> [Short problem] Rewrite everything from the line containing "From the picture, does" down to the end of the entries as a numbered list, omitting blank lines and leaving out the pictures.

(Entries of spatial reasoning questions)
====

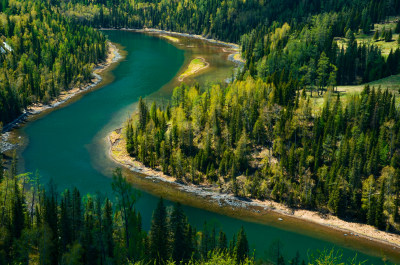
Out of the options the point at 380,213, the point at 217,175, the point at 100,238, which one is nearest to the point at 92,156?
the point at 217,175

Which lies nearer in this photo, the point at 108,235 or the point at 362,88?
the point at 108,235

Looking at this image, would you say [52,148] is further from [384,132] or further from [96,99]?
[384,132]

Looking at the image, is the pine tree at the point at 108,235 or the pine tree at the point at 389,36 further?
the pine tree at the point at 389,36

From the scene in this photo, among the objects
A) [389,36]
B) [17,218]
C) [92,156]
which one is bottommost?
[92,156]

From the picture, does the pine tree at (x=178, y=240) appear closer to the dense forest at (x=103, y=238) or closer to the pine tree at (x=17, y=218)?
the dense forest at (x=103, y=238)

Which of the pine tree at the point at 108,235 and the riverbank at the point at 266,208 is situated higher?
the pine tree at the point at 108,235

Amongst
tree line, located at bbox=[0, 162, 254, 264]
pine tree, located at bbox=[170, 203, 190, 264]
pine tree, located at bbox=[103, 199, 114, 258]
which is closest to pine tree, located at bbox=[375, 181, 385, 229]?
tree line, located at bbox=[0, 162, 254, 264]

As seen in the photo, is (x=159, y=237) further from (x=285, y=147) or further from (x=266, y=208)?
(x=285, y=147)

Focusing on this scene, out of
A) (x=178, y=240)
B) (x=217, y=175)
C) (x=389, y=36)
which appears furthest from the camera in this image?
(x=389, y=36)

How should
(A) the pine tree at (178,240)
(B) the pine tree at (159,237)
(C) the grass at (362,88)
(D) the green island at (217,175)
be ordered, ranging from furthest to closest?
1. (C) the grass at (362,88)
2. (D) the green island at (217,175)
3. (B) the pine tree at (159,237)
4. (A) the pine tree at (178,240)

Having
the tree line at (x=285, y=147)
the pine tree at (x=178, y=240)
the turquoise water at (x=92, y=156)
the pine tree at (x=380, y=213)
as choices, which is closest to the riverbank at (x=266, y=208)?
the pine tree at (x=380, y=213)
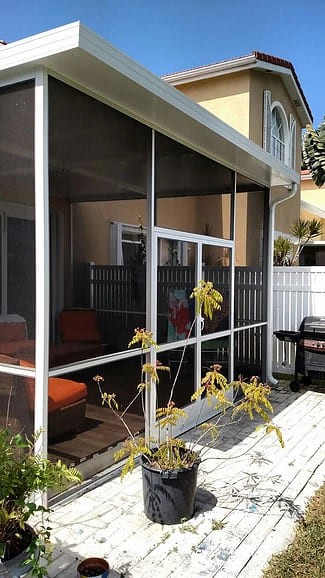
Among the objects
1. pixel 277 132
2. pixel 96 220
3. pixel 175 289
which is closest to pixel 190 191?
pixel 175 289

====

> [The answer]
1. From the picture, does the pine tree at (x=178, y=240) appear closer to the dense forest at (x=103, y=238) or closer to the pine tree at (x=17, y=218)?
2. the dense forest at (x=103, y=238)
3. Which of the pine tree at the point at 108,235 and the riverbank at the point at 266,208 is situated higher?
4. the pine tree at the point at 108,235
5. Amongst
6. tree line, located at bbox=[0, 162, 254, 264]
7. pine tree, located at bbox=[170, 203, 190, 264]
8. pine tree, located at bbox=[103, 199, 114, 258]
9. which is closest to pine tree, located at bbox=[375, 181, 385, 229]?
10. tree line, located at bbox=[0, 162, 254, 264]
11. As seen in the photo, is (x=159, y=237) further from (x=285, y=147) or further from (x=266, y=208)?
12. (x=285, y=147)
13. Focusing on this scene, out of
14. A) (x=178, y=240)
15. B) (x=217, y=175)
16. C) (x=389, y=36)
17. which appears furthest from the camera in this image?
18. (x=389, y=36)
19. How should
20. (A) the pine tree at (178,240)
21. (B) the pine tree at (159,237)
22. (C) the grass at (362,88)
23. (D) the green island at (217,175)
24. be ordered, ranging from furthest to closest?
25. 1. (C) the grass at (362,88)
26. 2. (D) the green island at (217,175)
27. 3. (B) the pine tree at (159,237)
28. 4. (A) the pine tree at (178,240)
29. Having
30. the tree line at (x=285, y=147)
31. the pine tree at (x=178, y=240)
32. the turquoise water at (x=92, y=156)
33. the pine tree at (x=380, y=213)
34. as choices, which is closest to the riverbank at (x=266, y=208)?
35. the pine tree at (x=380, y=213)
36. Among the objects
37. 1. pixel 277 132
38. 2. pixel 96 220
39. 3. pixel 175 289
40. which is closest to pixel 190 191?
41. pixel 175 289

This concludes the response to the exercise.